Jack kennt nun also seine Gegner. Ausserdem bekommt er von Frank Optionen geboten. Entweder spielt er mit und hält die Klappe oder Jack geht mit dem Zeugen unter. Wie nicht anders zu erwarten, entscheidet sich Jack für eine alternative Variante und stellt sich gegen seine "Kollegen". Nun, auf sich allein gestellt und mit einem wichtigen Zeugen im Schlepptau, muss Jack in den Schluchten von New York gegen die eigenen Berufskollegen antreten, während die Uhr unwiderruflich tickt. Denn die Cops tun alles erdenklich mögliche, um den Zeugen daran zu hindern, gegen sie auszusagen. Dass ein alternder Cop dabei Schaden nehmen kann, ist nicht mehr als Collateral Damage.
DVD-Rating
Regisseur Richard Donner hat eine eindrucksvolle Liste an Filmen vorzuzeigen, die im Actiongenre zu den sehenswerten Werken gehören. Die Serie um Lethal Weapon, den Original Superman oder auch Conspiracy Theory. Mit 16 Blocks, der leider nie in den Schweizer Kinos lief, wurde mit einem für Hollywood-Verhältnisse bescheidenem Budget gedreht und brachte ein ansprechendes Resultat in die Kassen. Dazu zeigt Bruce Willis sich mal wieder von seiner "anderen" Seite und beweist, dass er einer der wenigen Schauspieler ist, die sowohl im weissen Unterhemd, als auch mit Bauch und Halbglatze überzeugende Vorstellungen bieten.

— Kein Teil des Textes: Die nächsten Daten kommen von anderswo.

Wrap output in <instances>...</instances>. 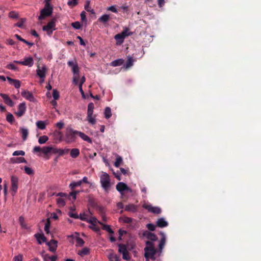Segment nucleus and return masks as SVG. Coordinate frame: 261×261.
I'll list each match as a JSON object with an SVG mask.
<instances>
[{
    "label": "nucleus",
    "instance_id": "1",
    "mask_svg": "<svg viewBox=\"0 0 261 261\" xmlns=\"http://www.w3.org/2000/svg\"><path fill=\"white\" fill-rule=\"evenodd\" d=\"M162 238L160 241L158 246V249L155 248V244H152V242L146 241L144 250V257L147 260L150 259L152 260L156 259L155 255L159 253V256L162 252L163 249L166 243V237L163 232H161Z\"/></svg>",
    "mask_w": 261,
    "mask_h": 261
},
{
    "label": "nucleus",
    "instance_id": "2",
    "mask_svg": "<svg viewBox=\"0 0 261 261\" xmlns=\"http://www.w3.org/2000/svg\"><path fill=\"white\" fill-rule=\"evenodd\" d=\"M80 132L74 130L71 127H68L65 133V141L67 143L75 142L76 136H79Z\"/></svg>",
    "mask_w": 261,
    "mask_h": 261
},
{
    "label": "nucleus",
    "instance_id": "3",
    "mask_svg": "<svg viewBox=\"0 0 261 261\" xmlns=\"http://www.w3.org/2000/svg\"><path fill=\"white\" fill-rule=\"evenodd\" d=\"M100 181L101 187L106 191H108L110 188V177L109 175L106 173L102 172L100 176Z\"/></svg>",
    "mask_w": 261,
    "mask_h": 261
},
{
    "label": "nucleus",
    "instance_id": "4",
    "mask_svg": "<svg viewBox=\"0 0 261 261\" xmlns=\"http://www.w3.org/2000/svg\"><path fill=\"white\" fill-rule=\"evenodd\" d=\"M53 7H48V5H45L44 8L41 10L38 20H42L47 17L50 16L53 14Z\"/></svg>",
    "mask_w": 261,
    "mask_h": 261
},
{
    "label": "nucleus",
    "instance_id": "5",
    "mask_svg": "<svg viewBox=\"0 0 261 261\" xmlns=\"http://www.w3.org/2000/svg\"><path fill=\"white\" fill-rule=\"evenodd\" d=\"M57 19L56 18H52L50 21H49L47 25H44L42 28V30L44 31H46L48 35L50 36L52 35L53 30H56V22Z\"/></svg>",
    "mask_w": 261,
    "mask_h": 261
},
{
    "label": "nucleus",
    "instance_id": "6",
    "mask_svg": "<svg viewBox=\"0 0 261 261\" xmlns=\"http://www.w3.org/2000/svg\"><path fill=\"white\" fill-rule=\"evenodd\" d=\"M51 146H35L33 148V152L34 153L42 152L44 156H47L50 153Z\"/></svg>",
    "mask_w": 261,
    "mask_h": 261
},
{
    "label": "nucleus",
    "instance_id": "7",
    "mask_svg": "<svg viewBox=\"0 0 261 261\" xmlns=\"http://www.w3.org/2000/svg\"><path fill=\"white\" fill-rule=\"evenodd\" d=\"M18 182V178L17 177H16L15 175H12L11 177V194L12 196L15 195L17 191Z\"/></svg>",
    "mask_w": 261,
    "mask_h": 261
},
{
    "label": "nucleus",
    "instance_id": "8",
    "mask_svg": "<svg viewBox=\"0 0 261 261\" xmlns=\"http://www.w3.org/2000/svg\"><path fill=\"white\" fill-rule=\"evenodd\" d=\"M117 190L119 192L121 195L123 194L124 191L129 193L132 192V190L127 186V185L123 182H118L116 186Z\"/></svg>",
    "mask_w": 261,
    "mask_h": 261
},
{
    "label": "nucleus",
    "instance_id": "9",
    "mask_svg": "<svg viewBox=\"0 0 261 261\" xmlns=\"http://www.w3.org/2000/svg\"><path fill=\"white\" fill-rule=\"evenodd\" d=\"M143 207L147 210L148 212L155 214H159L161 213V210L159 207H154L150 204H144Z\"/></svg>",
    "mask_w": 261,
    "mask_h": 261
},
{
    "label": "nucleus",
    "instance_id": "10",
    "mask_svg": "<svg viewBox=\"0 0 261 261\" xmlns=\"http://www.w3.org/2000/svg\"><path fill=\"white\" fill-rule=\"evenodd\" d=\"M14 62L22 65L28 66L29 67H32L34 64V60L31 57L25 58L23 61H14Z\"/></svg>",
    "mask_w": 261,
    "mask_h": 261
},
{
    "label": "nucleus",
    "instance_id": "11",
    "mask_svg": "<svg viewBox=\"0 0 261 261\" xmlns=\"http://www.w3.org/2000/svg\"><path fill=\"white\" fill-rule=\"evenodd\" d=\"M26 105L25 102L20 103L18 106V111L15 114L18 117L22 116L26 111Z\"/></svg>",
    "mask_w": 261,
    "mask_h": 261
},
{
    "label": "nucleus",
    "instance_id": "12",
    "mask_svg": "<svg viewBox=\"0 0 261 261\" xmlns=\"http://www.w3.org/2000/svg\"><path fill=\"white\" fill-rule=\"evenodd\" d=\"M144 236L148 240L147 241L152 242V244H154V242L158 239V237L154 233L147 231L144 233Z\"/></svg>",
    "mask_w": 261,
    "mask_h": 261
},
{
    "label": "nucleus",
    "instance_id": "13",
    "mask_svg": "<svg viewBox=\"0 0 261 261\" xmlns=\"http://www.w3.org/2000/svg\"><path fill=\"white\" fill-rule=\"evenodd\" d=\"M21 94L22 97L30 101L34 102L35 100L33 94L29 91L23 90L21 92Z\"/></svg>",
    "mask_w": 261,
    "mask_h": 261
},
{
    "label": "nucleus",
    "instance_id": "14",
    "mask_svg": "<svg viewBox=\"0 0 261 261\" xmlns=\"http://www.w3.org/2000/svg\"><path fill=\"white\" fill-rule=\"evenodd\" d=\"M46 244L49 247V250L52 252H55L57 248L58 242L54 240H51L49 242H48Z\"/></svg>",
    "mask_w": 261,
    "mask_h": 261
},
{
    "label": "nucleus",
    "instance_id": "15",
    "mask_svg": "<svg viewBox=\"0 0 261 261\" xmlns=\"http://www.w3.org/2000/svg\"><path fill=\"white\" fill-rule=\"evenodd\" d=\"M0 96L3 99L5 103L10 107L14 106V102L9 96L6 94L1 93Z\"/></svg>",
    "mask_w": 261,
    "mask_h": 261
},
{
    "label": "nucleus",
    "instance_id": "16",
    "mask_svg": "<svg viewBox=\"0 0 261 261\" xmlns=\"http://www.w3.org/2000/svg\"><path fill=\"white\" fill-rule=\"evenodd\" d=\"M46 71V68L45 66H43L42 68L38 67L37 69V74L41 79H42V81H44V79L45 76Z\"/></svg>",
    "mask_w": 261,
    "mask_h": 261
},
{
    "label": "nucleus",
    "instance_id": "17",
    "mask_svg": "<svg viewBox=\"0 0 261 261\" xmlns=\"http://www.w3.org/2000/svg\"><path fill=\"white\" fill-rule=\"evenodd\" d=\"M9 84L13 85L15 88H19L20 86V82L18 80L13 79L10 77H7Z\"/></svg>",
    "mask_w": 261,
    "mask_h": 261
},
{
    "label": "nucleus",
    "instance_id": "18",
    "mask_svg": "<svg viewBox=\"0 0 261 261\" xmlns=\"http://www.w3.org/2000/svg\"><path fill=\"white\" fill-rule=\"evenodd\" d=\"M156 226L163 228L168 226V222L163 218L159 219L156 221Z\"/></svg>",
    "mask_w": 261,
    "mask_h": 261
},
{
    "label": "nucleus",
    "instance_id": "19",
    "mask_svg": "<svg viewBox=\"0 0 261 261\" xmlns=\"http://www.w3.org/2000/svg\"><path fill=\"white\" fill-rule=\"evenodd\" d=\"M110 19V15L108 14H104L98 19V21L102 22L104 24L107 23Z\"/></svg>",
    "mask_w": 261,
    "mask_h": 261
},
{
    "label": "nucleus",
    "instance_id": "20",
    "mask_svg": "<svg viewBox=\"0 0 261 261\" xmlns=\"http://www.w3.org/2000/svg\"><path fill=\"white\" fill-rule=\"evenodd\" d=\"M35 237L39 244H41L42 242H45L46 241V238L43 234L37 233L35 234Z\"/></svg>",
    "mask_w": 261,
    "mask_h": 261
},
{
    "label": "nucleus",
    "instance_id": "21",
    "mask_svg": "<svg viewBox=\"0 0 261 261\" xmlns=\"http://www.w3.org/2000/svg\"><path fill=\"white\" fill-rule=\"evenodd\" d=\"M125 211L135 213L137 211V206L133 204H129L126 205Z\"/></svg>",
    "mask_w": 261,
    "mask_h": 261
},
{
    "label": "nucleus",
    "instance_id": "22",
    "mask_svg": "<svg viewBox=\"0 0 261 261\" xmlns=\"http://www.w3.org/2000/svg\"><path fill=\"white\" fill-rule=\"evenodd\" d=\"M114 38L116 40L117 45H121L124 42V38L120 33L116 34Z\"/></svg>",
    "mask_w": 261,
    "mask_h": 261
},
{
    "label": "nucleus",
    "instance_id": "23",
    "mask_svg": "<svg viewBox=\"0 0 261 261\" xmlns=\"http://www.w3.org/2000/svg\"><path fill=\"white\" fill-rule=\"evenodd\" d=\"M20 130L21 134L22 139L23 141L26 140L29 135L28 129L27 128L21 127Z\"/></svg>",
    "mask_w": 261,
    "mask_h": 261
},
{
    "label": "nucleus",
    "instance_id": "24",
    "mask_svg": "<svg viewBox=\"0 0 261 261\" xmlns=\"http://www.w3.org/2000/svg\"><path fill=\"white\" fill-rule=\"evenodd\" d=\"M124 63V60L122 59H119L112 61L111 63V65L113 67H116L122 65Z\"/></svg>",
    "mask_w": 261,
    "mask_h": 261
},
{
    "label": "nucleus",
    "instance_id": "25",
    "mask_svg": "<svg viewBox=\"0 0 261 261\" xmlns=\"http://www.w3.org/2000/svg\"><path fill=\"white\" fill-rule=\"evenodd\" d=\"M94 108V106L93 103L90 102L89 103L88 106V111H87V116H92L93 113V109Z\"/></svg>",
    "mask_w": 261,
    "mask_h": 261
},
{
    "label": "nucleus",
    "instance_id": "26",
    "mask_svg": "<svg viewBox=\"0 0 261 261\" xmlns=\"http://www.w3.org/2000/svg\"><path fill=\"white\" fill-rule=\"evenodd\" d=\"M80 150L77 148H73L70 150V156L72 158H76L80 155Z\"/></svg>",
    "mask_w": 261,
    "mask_h": 261
},
{
    "label": "nucleus",
    "instance_id": "27",
    "mask_svg": "<svg viewBox=\"0 0 261 261\" xmlns=\"http://www.w3.org/2000/svg\"><path fill=\"white\" fill-rule=\"evenodd\" d=\"M79 136L84 141L88 142V143H92V140L91 138L84 134L83 132H80Z\"/></svg>",
    "mask_w": 261,
    "mask_h": 261
},
{
    "label": "nucleus",
    "instance_id": "28",
    "mask_svg": "<svg viewBox=\"0 0 261 261\" xmlns=\"http://www.w3.org/2000/svg\"><path fill=\"white\" fill-rule=\"evenodd\" d=\"M11 160L14 163H27L25 159L23 157L11 158Z\"/></svg>",
    "mask_w": 261,
    "mask_h": 261
},
{
    "label": "nucleus",
    "instance_id": "29",
    "mask_svg": "<svg viewBox=\"0 0 261 261\" xmlns=\"http://www.w3.org/2000/svg\"><path fill=\"white\" fill-rule=\"evenodd\" d=\"M98 222L102 225V228L103 230H106L107 231L111 233H113L114 231L112 230V229L111 228L110 226L108 225L103 224L101 222L98 221Z\"/></svg>",
    "mask_w": 261,
    "mask_h": 261
},
{
    "label": "nucleus",
    "instance_id": "30",
    "mask_svg": "<svg viewBox=\"0 0 261 261\" xmlns=\"http://www.w3.org/2000/svg\"><path fill=\"white\" fill-rule=\"evenodd\" d=\"M134 60L131 57H128L125 65L126 68H129L133 65Z\"/></svg>",
    "mask_w": 261,
    "mask_h": 261
},
{
    "label": "nucleus",
    "instance_id": "31",
    "mask_svg": "<svg viewBox=\"0 0 261 261\" xmlns=\"http://www.w3.org/2000/svg\"><path fill=\"white\" fill-rule=\"evenodd\" d=\"M85 9L87 11L91 13L92 14H94L95 11L93 9H91V8L90 7V1H87L86 2V4L85 5Z\"/></svg>",
    "mask_w": 261,
    "mask_h": 261
},
{
    "label": "nucleus",
    "instance_id": "32",
    "mask_svg": "<svg viewBox=\"0 0 261 261\" xmlns=\"http://www.w3.org/2000/svg\"><path fill=\"white\" fill-rule=\"evenodd\" d=\"M89 249L88 248H84L81 250L79 251L78 252V254L81 256H84L85 255H88L89 253Z\"/></svg>",
    "mask_w": 261,
    "mask_h": 261
},
{
    "label": "nucleus",
    "instance_id": "33",
    "mask_svg": "<svg viewBox=\"0 0 261 261\" xmlns=\"http://www.w3.org/2000/svg\"><path fill=\"white\" fill-rule=\"evenodd\" d=\"M36 126L37 127L41 130L44 129L46 127V124L44 121H38L36 122Z\"/></svg>",
    "mask_w": 261,
    "mask_h": 261
},
{
    "label": "nucleus",
    "instance_id": "34",
    "mask_svg": "<svg viewBox=\"0 0 261 261\" xmlns=\"http://www.w3.org/2000/svg\"><path fill=\"white\" fill-rule=\"evenodd\" d=\"M48 140V137L47 136L44 135L40 137L38 139V143L40 144L45 143Z\"/></svg>",
    "mask_w": 261,
    "mask_h": 261
},
{
    "label": "nucleus",
    "instance_id": "35",
    "mask_svg": "<svg viewBox=\"0 0 261 261\" xmlns=\"http://www.w3.org/2000/svg\"><path fill=\"white\" fill-rule=\"evenodd\" d=\"M104 114H105V117L106 119L110 118L112 116L111 110L110 108H109V107L106 108V109L105 110Z\"/></svg>",
    "mask_w": 261,
    "mask_h": 261
},
{
    "label": "nucleus",
    "instance_id": "36",
    "mask_svg": "<svg viewBox=\"0 0 261 261\" xmlns=\"http://www.w3.org/2000/svg\"><path fill=\"white\" fill-rule=\"evenodd\" d=\"M109 258L110 261H120V257L115 254L111 253L109 256Z\"/></svg>",
    "mask_w": 261,
    "mask_h": 261
},
{
    "label": "nucleus",
    "instance_id": "37",
    "mask_svg": "<svg viewBox=\"0 0 261 261\" xmlns=\"http://www.w3.org/2000/svg\"><path fill=\"white\" fill-rule=\"evenodd\" d=\"M44 261H47V259H50L51 261H56L57 259V256L56 255L49 256L48 254H45L43 256Z\"/></svg>",
    "mask_w": 261,
    "mask_h": 261
},
{
    "label": "nucleus",
    "instance_id": "38",
    "mask_svg": "<svg viewBox=\"0 0 261 261\" xmlns=\"http://www.w3.org/2000/svg\"><path fill=\"white\" fill-rule=\"evenodd\" d=\"M81 185H82V181L79 180V181H78L77 182H72L70 183V184L69 185V187L70 188V189L72 190H73L76 187H79Z\"/></svg>",
    "mask_w": 261,
    "mask_h": 261
},
{
    "label": "nucleus",
    "instance_id": "39",
    "mask_svg": "<svg viewBox=\"0 0 261 261\" xmlns=\"http://www.w3.org/2000/svg\"><path fill=\"white\" fill-rule=\"evenodd\" d=\"M50 226V221L49 218H47L46 220L45 224V227H44V230L45 231V232L47 233H48L49 232V230Z\"/></svg>",
    "mask_w": 261,
    "mask_h": 261
},
{
    "label": "nucleus",
    "instance_id": "40",
    "mask_svg": "<svg viewBox=\"0 0 261 261\" xmlns=\"http://www.w3.org/2000/svg\"><path fill=\"white\" fill-rule=\"evenodd\" d=\"M121 35L122 37L125 38L127 36H129L132 34V33L129 31V29L126 28L124 30H123L121 33Z\"/></svg>",
    "mask_w": 261,
    "mask_h": 261
},
{
    "label": "nucleus",
    "instance_id": "41",
    "mask_svg": "<svg viewBox=\"0 0 261 261\" xmlns=\"http://www.w3.org/2000/svg\"><path fill=\"white\" fill-rule=\"evenodd\" d=\"M118 247V251L120 253L122 254L124 253L125 252L127 251L126 246L124 244H119Z\"/></svg>",
    "mask_w": 261,
    "mask_h": 261
},
{
    "label": "nucleus",
    "instance_id": "42",
    "mask_svg": "<svg viewBox=\"0 0 261 261\" xmlns=\"http://www.w3.org/2000/svg\"><path fill=\"white\" fill-rule=\"evenodd\" d=\"M57 202L59 206H64L66 203L64 199L62 197L57 198Z\"/></svg>",
    "mask_w": 261,
    "mask_h": 261
},
{
    "label": "nucleus",
    "instance_id": "43",
    "mask_svg": "<svg viewBox=\"0 0 261 261\" xmlns=\"http://www.w3.org/2000/svg\"><path fill=\"white\" fill-rule=\"evenodd\" d=\"M61 151V148H57L56 147H54L52 146H51V149H50V153L53 154H58L60 156V152Z\"/></svg>",
    "mask_w": 261,
    "mask_h": 261
},
{
    "label": "nucleus",
    "instance_id": "44",
    "mask_svg": "<svg viewBox=\"0 0 261 261\" xmlns=\"http://www.w3.org/2000/svg\"><path fill=\"white\" fill-rule=\"evenodd\" d=\"M6 120L8 122L10 123H13L14 121V118L13 115L11 113H8L6 117Z\"/></svg>",
    "mask_w": 261,
    "mask_h": 261
},
{
    "label": "nucleus",
    "instance_id": "45",
    "mask_svg": "<svg viewBox=\"0 0 261 261\" xmlns=\"http://www.w3.org/2000/svg\"><path fill=\"white\" fill-rule=\"evenodd\" d=\"M122 162V158L120 156H117L116 161L114 163V166L116 167H119L120 164Z\"/></svg>",
    "mask_w": 261,
    "mask_h": 261
},
{
    "label": "nucleus",
    "instance_id": "46",
    "mask_svg": "<svg viewBox=\"0 0 261 261\" xmlns=\"http://www.w3.org/2000/svg\"><path fill=\"white\" fill-rule=\"evenodd\" d=\"M77 4L78 0H69L67 3V5L71 8L76 6Z\"/></svg>",
    "mask_w": 261,
    "mask_h": 261
},
{
    "label": "nucleus",
    "instance_id": "47",
    "mask_svg": "<svg viewBox=\"0 0 261 261\" xmlns=\"http://www.w3.org/2000/svg\"><path fill=\"white\" fill-rule=\"evenodd\" d=\"M19 222L21 226L23 228H27V224L24 222V218L22 216H20L19 218Z\"/></svg>",
    "mask_w": 261,
    "mask_h": 261
},
{
    "label": "nucleus",
    "instance_id": "48",
    "mask_svg": "<svg viewBox=\"0 0 261 261\" xmlns=\"http://www.w3.org/2000/svg\"><path fill=\"white\" fill-rule=\"evenodd\" d=\"M72 71L75 75H79V68L77 63L75 62V66L72 68Z\"/></svg>",
    "mask_w": 261,
    "mask_h": 261
},
{
    "label": "nucleus",
    "instance_id": "49",
    "mask_svg": "<svg viewBox=\"0 0 261 261\" xmlns=\"http://www.w3.org/2000/svg\"><path fill=\"white\" fill-rule=\"evenodd\" d=\"M53 96L55 100H58L60 97L59 93L57 89H54L53 91Z\"/></svg>",
    "mask_w": 261,
    "mask_h": 261
},
{
    "label": "nucleus",
    "instance_id": "50",
    "mask_svg": "<svg viewBox=\"0 0 261 261\" xmlns=\"http://www.w3.org/2000/svg\"><path fill=\"white\" fill-rule=\"evenodd\" d=\"M76 245H79L80 246H82L84 245L85 242L81 238H76Z\"/></svg>",
    "mask_w": 261,
    "mask_h": 261
},
{
    "label": "nucleus",
    "instance_id": "51",
    "mask_svg": "<svg viewBox=\"0 0 261 261\" xmlns=\"http://www.w3.org/2000/svg\"><path fill=\"white\" fill-rule=\"evenodd\" d=\"M12 155L13 156L24 155L25 152L23 150H16L13 153Z\"/></svg>",
    "mask_w": 261,
    "mask_h": 261
},
{
    "label": "nucleus",
    "instance_id": "52",
    "mask_svg": "<svg viewBox=\"0 0 261 261\" xmlns=\"http://www.w3.org/2000/svg\"><path fill=\"white\" fill-rule=\"evenodd\" d=\"M71 26L75 29H80L81 28V25L79 21L72 22Z\"/></svg>",
    "mask_w": 261,
    "mask_h": 261
},
{
    "label": "nucleus",
    "instance_id": "53",
    "mask_svg": "<svg viewBox=\"0 0 261 261\" xmlns=\"http://www.w3.org/2000/svg\"><path fill=\"white\" fill-rule=\"evenodd\" d=\"M25 172L28 175H32L33 174V170L30 167L27 166L24 167Z\"/></svg>",
    "mask_w": 261,
    "mask_h": 261
},
{
    "label": "nucleus",
    "instance_id": "54",
    "mask_svg": "<svg viewBox=\"0 0 261 261\" xmlns=\"http://www.w3.org/2000/svg\"><path fill=\"white\" fill-rule=\"evenodd\" d=\"M25 21V19L21 18V20L17 22L16 24H15V25L19 27V28H22L23 24V23Z\"/></svg>",
    "mask_w": 261,
    "mask_h": 261
},
{
    "label": "nucleus",
    "instance_id": "55",
    "mask_svg": "<svg viewBox=\"0 0 261 261\" xmlns=\"http://www.w3.org/2000/svg\"><path fill=\"white\" fill-rule=\"evenodd\" d=\"M97 220L95 218H92L91 219L88 220L87 222L92 224L93 226H96V223L97 222Z\"/></svg>",
    "mask_w": 261,
    "mask_h": 261
},
{
    "label": "nucleus",
    "instance_id": "56",
    "mask_svg": "<svg viewBox=\"0 0 261 261\" xmlns=\"http://www.w3.org/2000/svg\"><path fill=\"white\" fill-rule=\"evenodd\" d=\"M79 193V191H73L70 193V195L72 196L73 200H75L76 198V195Z\"/></svg>",
    "mask_w": 261,
    "mask_h": 261
},
{
    "label": "nucleus",
    "instance_id": "57",
    "mask_svg": "<svg viewBox=\"0 0 261 261\" xmlns=\"http://www.w3.org/2000/svg\"><path fill=\"white\" fill-rule=\"evenodd\" d=\"M70 151V149L66 148L64 149H61V151L60 152V156H62L65 154L68 153Z\"/></svg>",
    "mask_w": 261,
    "mask_h": 261
},
{
    "label": "nucleus",
    "instance_id": "58",
    "mask_svg": "<svg viewBox=\"0 0 261 261\" xmlns=\"http://www.w3.org/2000/svg\"><path fill=\"white\" fill-rule=\"evenodd\" d=\"M9 16L12 18L18 17V14L14 11H11L9 14Z\"/></svg>",
    "mask_w": 261,
    "mask_h": 261
},
{
    "label": "nucleus",
    "instance_id": "59",
    "mask_svg": "<svg viewBox=\"0 0 261 261\" xmlns=\"http://www.w3.org/2000/svg\"><path fill=\"white\" fill-rule=\"evenodd\" d=\"M146 226L147 228L150 231H154L155 229V226L152 223L148 224Z\"/></svg>",
    "mask_w": 261,
    "mask_h": 261
},
{
    "label": "nucleus",
    "instance_id": "60",
    "mask_svg": "<svg viewBox=\"0 0 261 261\" xmlns=\"http://www.w3.org/2000/svg\"><path fill=\"white\" fill-rule=\"evenodd\" d=\"M69 216L73 218L74 219H78L79 218V215L76 213H74L73 212L70 211L68 213Z\"/></svg>",
    "mask_w": 261,
    "mask_h": 261
},
{
    "label": "nucleus",
    "instance_id": "61",
    "mask_svg": "<svg viewBox=\"0 0 261 261\" xmlns=\"http://www.w3.org/2000/svg\"><path fill=\"white\" fill-rule=\"evenodd\" d=\"M107 10L109 11H111L115 13L118 12L117 9L116 8V7L114 6H112L108 7L107 8Z\"/></svg>",
    "mask_w": 261,
    "mask_h": 261
},
{
    "label": "nucleus",
    "instance_id": "62",
    "mask_svg": "<svg viewBox=\"0 0 261 261\" xmlns=\"http://www.w3.org/2000/svg\"><path fill=\"white\" fill-rule=\"evenodd\" d=\"M80 15H81V20L83 21H87V18H86V12L85 11H82L81 12Z\"/></svg>",
    "mask_w": 261,
    "mask_h": 261
},
{
    "label": "nucleus",
    "instance_id": "63",
    "mask_svg": "<svg viewBox=\"0 0 261 261\" xmlns=\"http://www.w3.org/2000/svg\"><path fill=\"white\" fill-rule=\"evenodd\" d=\"M87 118L89 123L92 124H94L95 123L96 120L94 118L92 117V116L90 117L87 116Z\"/></svg>",
    "mask_w": 261,
    "mask_h": 261
},
{
    "label": "nucleus",
    "instance_id": "64",
    "mask_svg": "<svg viewBox=\"0 0 261 261\" xmlns=\"http://www.w3.org/2000/svg\"><path fill=\"white\" fill-rule=\"evenodd\" d=\"M79 218H80L81 220L83 221H87V218L86 217V215L85 214H80V216H79Z\"/></svg>",
    "mask_w": 261,
    "mask_h": 261
}]
</instances>
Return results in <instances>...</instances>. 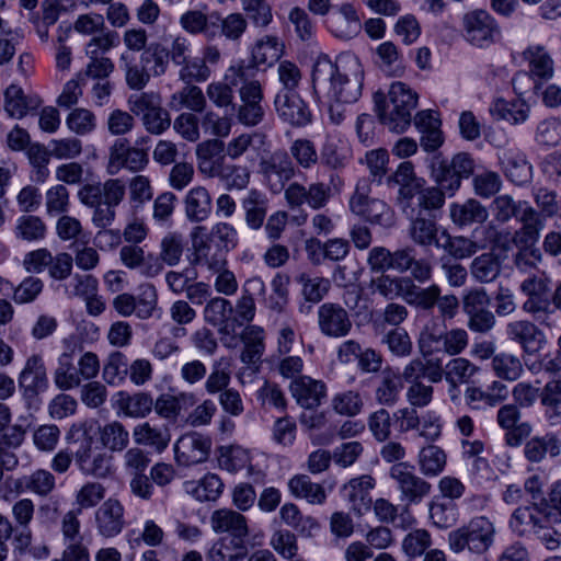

Die Story gibt erfreulicherweise schon bald nach dem Vorspann schön Gas. Die Positionen werden bezogen und obwohl der Zuschauer noch nicht so recht weiss, wie sehr er denn auf der Seite von Bruce Willis stehen soll, zeigt sich dieser als Mann mit Gewissen und Verantwortungsgefühl. Sein Kampf gegen die eigenen Kollegen wird lebensecht und deswegen nur bedingt spektakulär geführt. Das Zusammenspiel mit Filmpartner Mos Def (der Stöppler aus The Hitchhikers Guide to the Galaxy) braucht eine Weile der Entwicklung, kommt dann aber hervorragend rüber. Sowieso hat sich Mos Def zu einem hervorragenden Schauspieler entwickelt.
Als böser Bube wurde David Morse (der böse Rösslimanager aus Dreamer) engagiert, der seinen Charakter als eine Mischung zwischen nettem Cop und Dreckschwein gibt. Ebenfalls sehr gut gelungen, diese Darstellung.
Was 16 Blocks ausserdem auszeichnet ist die Intensität des Films. Man rennt (geistig) mit, bei den (vielen) Schiessereien zittert die eigene Hand und wenn sich die Story dann am Schluss aufklärt, darf ein kleines, aber feines "Aha" nicht fehlen. Einzig das Ende, das Finale, der Showdown mag da nicht so recht mithalten. Auf der DVD kriegt man ein alternatives Ende zu sehen, welches eigentlich die offizielle Version war. Die hätte dann auch entsprechend besser zum Film gepasst, als der nun im Film gezeigte, doch recht Hollywood-typische, Schluss.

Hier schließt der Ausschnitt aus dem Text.